RELEASE: 2019
GENRE: Documentary
DIRECTOR: Steve Gherebean, Jesse Mariut
WRITER: Steve Gherebean, Jesse Mariut
STARS: Daniel Marshall, Marvin Shenken, Peter Weller (narrator)
No-nonsense history told with testicular fortitude through excellent old photos and footage. A hard-line is drawn between governments but another line connecting people, cuts across the first. Palpable passion. All surrounding and revolving around a cigar. What makes a good smoke. How a good smoke feels. From nuts and bolts to the ethereal, this flick clicks.
A timely, important, and definitive distinction is made, with great and deserved bravado, between premium handmade cigars and other 'lesser' tobacco products. (The industry's current FDA woes become the focus for a good bit.) There are many personalities on display here, and from politicians to planters--this is a five-pound bag of charisma filled with easily twice of much of the stuff. Some jockeying does display but that's cool. It's never head-on.
"There's a lot of fucking things that make a cigar a cigar."- Jorge Padron.
And we see those, as well as how precisely they do differ from cigarettes and such; lingering in the present. Though we do, in turn, get good information regarding 'Seed to smoke,' as they say. We also see some typical-of-the-lifestyle sleek glamour, and also more regular folks, and families, enjoying and depending upon the product and industry. Again, it clicks on all cylinders, and does-so in a driving, unrelenting, unapologetic, and meritorious manner.

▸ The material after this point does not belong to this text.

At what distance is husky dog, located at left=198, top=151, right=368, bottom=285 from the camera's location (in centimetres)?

In short, Hand Rolled perfectly captures and relates (minus pulling punches, plus [necessarily] being a half-tick overly of the day) all it sets out to do. I realize I'm late to the game here as well as in saying this, but show someone this documentary, and not just in a preaching-to-the-choir fashion. It's more than good enough for a seemingly disinterested even contrary audience.